SELECTED PASSAGE
Epinephrine (Adrenaline) and Norepinephrine (Noradrenaline)

The adrenal medulla helps control certain hormones that help you manage physical and emotional stress. These hormones secreted by the adrenal medulla include such as:

  • epinephrine (adrenaline)
  • norepinephrine (noradrenaline)

Other functions of these hormones are:

  • help increase the heart rate and force of heart contractions
  • help increase the blood flow to the muscles and brain
  • help in relaxing smooth muscles
  • assist in sugar metabolism
  • control the squeezing of blood vessels
  • help maintain blood pressure

Epinephrine and norepinephrine are generally released in stressful situations to manage strain and stress in the body.

Adrenal gland disorders and diseases: What can go wrong with my adrenal glands?

Adrenal glands can cause health issues in these two ways:

  • by producing too little hormones
  • by producing too much of certain hormones

Any of these problems can lead to hormonal imbalances in the body. These problems associated with the adrenal glands can be caused by various diseases of the adrenal glands or the pituitary gland. Some of the common diseases and conditions of adrenal glands are:

Adrenal Insufficiency and adrenal crisis

Adrenal insufficiency is a condition in which the adrenal glands do not produce enough amounts of steroid hormones, mainly cortisol. It may also include disturbed production of aldosterone, a hormone which regulates sodium conservation, potassium secretion, and water retention in the body.

The main causes of adrenal insufficiency are:

  • autoimmune disorders
  • fungal and other types of infections
  • cancer
  • genetic changes

Adrenal deficiency mostly occurs gradually, but sometimes it can appear suddenly as an acute adrenal failure. This condition is called adrenal crisis.

Congenital Adrenal Hyperplasia

Congenital adrenal hyperplasia is a genetic disorder that can cause adrenal insufficiency. Children who are born with this disorder do not have essential enzymes necessary to produce cortisol and/or aldosterone.

Children may not show symptoms of congenital adrenal hyperplasia and the disease can remain undiagnosed for years depending on the severity of the deficiency of the enzyme.

Overactive Adrenal Glands

 Sometimes, adrenal glands may produce too much of certain hormones. Nodules may develop in the glands that are responsible for the excess production of certain hormones. These nodules may be 4 centimeters or larger in size. These nodules may sometimes be cancerous. Both benign and cancerous nodules may produce excessive amounts of certain hormones. This condition is referred to as overactive adrenal gland.

  • Excess production of cortisol hormone can cause diseases such as cushing Syndrome
  • Excess production of aldosterone hormone can cause diseases such as hyperaldosteronism
  • Excess production of adrenaline or noradrenaline hormones can cause diseases such as pheochromocytoma

Adrenal Cancer

Malignant adrenal tumors (called adrenal cancer) such as adrenocortical carcinoma can develop in adrenal glands. These cancers are rare though but grow large. Adrenal cancer often spreads to other organs and tissues by the time they are diagnosed.

Adrenal cancer may cause other problems such as production of certain hormones in excess. Not all cancers in adrenal glands start from the adrenal glands. Most adrenal cancers are secondary cancers, that is, they start somewhere else in the body and spread to the adrenal glands after metastasis.

Read also: Adrenal cancer

Read also: Stage 4 Adrenal Cancer – Survival and Treatment: Where Does Adrenal Cancer Spread?

Neuroblastoma of adrenal glands

Neuroblastoma is a type of cancer that forms in certain types of nerve tissue mostly in children. It generally starts from one of the adrenal glands, but can also develop in the neck, chest, abdomen, or spine. Read about neuroblastoma.

Neuroblastoma tumors most commonly develop in the adrenal glands, located on top of the kidneys, where neuroblasts are most commonly found. But neuroblastoma can also begin in or spread to other areas such as the chest, the spine or spinal cord regions and the abdomen.

Addison’s disease

This is a rare autoimmune disease that develops when your adrenal glands don’t produce enough cortisol or aldosterone.

EXERCISES
A) In the adrenal gland passage, what does aldosterone regulate in the body?
B) List the main causes of adrenal insufficiency named in the adrenal gland passage.

Text-to-region grounding data
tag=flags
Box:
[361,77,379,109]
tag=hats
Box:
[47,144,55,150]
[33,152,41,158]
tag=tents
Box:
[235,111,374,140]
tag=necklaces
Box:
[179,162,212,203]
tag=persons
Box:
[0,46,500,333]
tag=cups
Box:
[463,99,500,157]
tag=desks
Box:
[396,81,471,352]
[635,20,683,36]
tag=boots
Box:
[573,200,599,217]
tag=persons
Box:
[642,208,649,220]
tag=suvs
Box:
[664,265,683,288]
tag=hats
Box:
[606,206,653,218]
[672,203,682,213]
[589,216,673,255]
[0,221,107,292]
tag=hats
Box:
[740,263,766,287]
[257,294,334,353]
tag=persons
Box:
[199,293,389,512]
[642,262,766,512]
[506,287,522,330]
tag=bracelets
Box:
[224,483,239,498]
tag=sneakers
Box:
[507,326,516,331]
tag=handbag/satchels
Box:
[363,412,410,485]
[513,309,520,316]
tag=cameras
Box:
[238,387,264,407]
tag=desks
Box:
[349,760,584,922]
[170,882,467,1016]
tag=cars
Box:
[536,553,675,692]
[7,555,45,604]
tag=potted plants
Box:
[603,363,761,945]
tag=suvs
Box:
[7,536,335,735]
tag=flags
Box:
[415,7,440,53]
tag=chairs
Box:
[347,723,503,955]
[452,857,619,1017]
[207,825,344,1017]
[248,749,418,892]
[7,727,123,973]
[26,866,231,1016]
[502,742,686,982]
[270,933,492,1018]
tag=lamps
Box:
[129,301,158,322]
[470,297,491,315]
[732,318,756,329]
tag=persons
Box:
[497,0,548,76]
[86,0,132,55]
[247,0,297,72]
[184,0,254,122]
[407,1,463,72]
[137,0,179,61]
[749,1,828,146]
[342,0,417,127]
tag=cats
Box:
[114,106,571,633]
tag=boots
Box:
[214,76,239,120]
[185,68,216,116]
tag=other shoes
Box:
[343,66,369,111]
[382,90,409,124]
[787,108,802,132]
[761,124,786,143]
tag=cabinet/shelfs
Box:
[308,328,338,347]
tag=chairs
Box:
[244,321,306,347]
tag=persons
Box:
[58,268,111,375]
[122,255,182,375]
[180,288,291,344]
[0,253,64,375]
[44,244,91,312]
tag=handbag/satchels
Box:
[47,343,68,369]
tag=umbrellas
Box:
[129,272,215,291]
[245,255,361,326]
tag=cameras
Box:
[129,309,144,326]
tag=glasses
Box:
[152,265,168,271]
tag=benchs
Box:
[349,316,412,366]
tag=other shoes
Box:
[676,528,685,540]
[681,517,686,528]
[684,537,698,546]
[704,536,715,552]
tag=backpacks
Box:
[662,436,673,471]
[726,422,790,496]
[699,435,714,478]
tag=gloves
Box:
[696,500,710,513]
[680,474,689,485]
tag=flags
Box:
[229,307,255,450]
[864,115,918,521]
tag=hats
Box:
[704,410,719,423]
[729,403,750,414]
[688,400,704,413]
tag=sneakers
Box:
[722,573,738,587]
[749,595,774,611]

COMPLETED EXERCISE
A) Sodium conservation, potassium secretion, and water retention.

B)
- autoimmune disorders
- fungal and other types of infections
- cancer
- genetic changes